The biggest Iranian fleet of tankers is reportedly en route to Venezuela carrying fuel for the South American oil-producing country, which is suffering from a severe gasoline shortage.
Citing unnamed people with knowledge of the matter, Bloomberg reported on Saturday that some of the flotilla of about 10 Iranian vessels will also help export Venezuelan crude after discharging fuel.
The shipment comes in defiance of illegal US sanctions targeting both Tehran and Caracas.
The US has imposed sanctions on state oil company Petroleos de Venezuela (PDVSA) as part of its push to oust President Nicolas Maduro, creating a crippling gasoline shortage in the once-prosperous OPEC nation.
In May, Iran sent five tankers loaded with 1.53 million barrels of gasoline and alkylate to Venezuela to help jumpstart oil refineries in the Latin American state. The fleet surprised international observers as it crossed a Caribbean Sea patrolled by the US Navy to be greeted by Maduro himself upon arrival.
Now, the last Iranian fuel shipments, which were sent in early October on three vessels, are running out, threatening nationwide shortages.
The current Venezuela-bound Iranian fleet is about double the size of the one sent in May.
Informed sources say the two countries are discussing ways for Iran to help Venezuela overhaul its Cardon refinery, the last fuel plant there to operate more or less regularly.
Venezuela supports trade with Iran, Turkey
The Venezuelan government is encouraging private firms to sign import and export deals with companies based in Asia and the Middle East to circumvent American sanctions, Reuters reported Friday.
The news agency quoted four sources as saying that the plan expands on Venezuela’s existing commercial ties with allies, such as Iran and Turkey, and that Vice President and Finance Minister Delcy Rodriguez has been working on the strategy for over a year.
Because operations of private Venezuelan companies are not explicitly targeted by US restrictive measures, shifting trade away from state-run firms to private enterprise makes foreign partners more interested in Venezuela deals, the sources added.

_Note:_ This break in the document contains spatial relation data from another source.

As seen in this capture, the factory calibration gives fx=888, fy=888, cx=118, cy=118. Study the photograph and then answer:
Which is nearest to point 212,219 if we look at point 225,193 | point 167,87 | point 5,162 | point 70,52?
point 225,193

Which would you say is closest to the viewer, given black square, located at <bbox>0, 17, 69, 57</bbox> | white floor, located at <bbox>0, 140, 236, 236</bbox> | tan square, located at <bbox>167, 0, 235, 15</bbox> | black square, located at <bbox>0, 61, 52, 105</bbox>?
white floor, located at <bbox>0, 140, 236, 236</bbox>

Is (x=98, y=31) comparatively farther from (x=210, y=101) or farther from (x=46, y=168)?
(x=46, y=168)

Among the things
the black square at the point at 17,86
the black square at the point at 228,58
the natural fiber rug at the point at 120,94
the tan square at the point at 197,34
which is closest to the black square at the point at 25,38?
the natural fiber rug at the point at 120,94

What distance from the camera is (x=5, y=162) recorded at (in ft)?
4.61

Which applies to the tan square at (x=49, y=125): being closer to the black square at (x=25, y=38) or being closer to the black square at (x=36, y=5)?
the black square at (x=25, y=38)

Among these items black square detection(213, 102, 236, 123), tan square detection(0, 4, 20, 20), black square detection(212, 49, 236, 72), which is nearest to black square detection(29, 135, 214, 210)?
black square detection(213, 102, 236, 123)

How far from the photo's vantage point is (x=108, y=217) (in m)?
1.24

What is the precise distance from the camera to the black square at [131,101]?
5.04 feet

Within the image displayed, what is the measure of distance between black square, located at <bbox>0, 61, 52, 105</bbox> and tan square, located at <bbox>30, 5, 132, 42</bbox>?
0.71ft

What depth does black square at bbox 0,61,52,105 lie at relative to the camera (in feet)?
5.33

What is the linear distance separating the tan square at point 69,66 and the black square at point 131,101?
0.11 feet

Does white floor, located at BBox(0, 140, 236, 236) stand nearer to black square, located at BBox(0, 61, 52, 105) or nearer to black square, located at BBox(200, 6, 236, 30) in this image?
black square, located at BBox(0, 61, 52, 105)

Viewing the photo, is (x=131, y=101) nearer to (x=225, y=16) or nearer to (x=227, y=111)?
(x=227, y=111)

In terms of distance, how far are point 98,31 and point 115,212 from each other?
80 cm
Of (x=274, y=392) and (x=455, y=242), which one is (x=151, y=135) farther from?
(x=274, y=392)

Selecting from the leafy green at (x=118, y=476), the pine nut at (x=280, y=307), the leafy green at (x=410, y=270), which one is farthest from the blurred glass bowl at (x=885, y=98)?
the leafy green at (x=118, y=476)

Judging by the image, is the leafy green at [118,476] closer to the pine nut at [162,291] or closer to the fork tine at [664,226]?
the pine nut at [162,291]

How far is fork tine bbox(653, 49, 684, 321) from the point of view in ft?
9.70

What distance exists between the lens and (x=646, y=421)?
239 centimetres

They further noted that Venezuelan companies also benefit from trade with Iranian and Turkish firms as Western hemisphere businesses are scared of US sanctions.
“They’re creating a new institutionality to confront sanctions,” said a finance sector source. “There’s a transition from the West to Asia and the Middle East. With the difference that they’re going to allow private players to participate in the business without the government’s involvement.”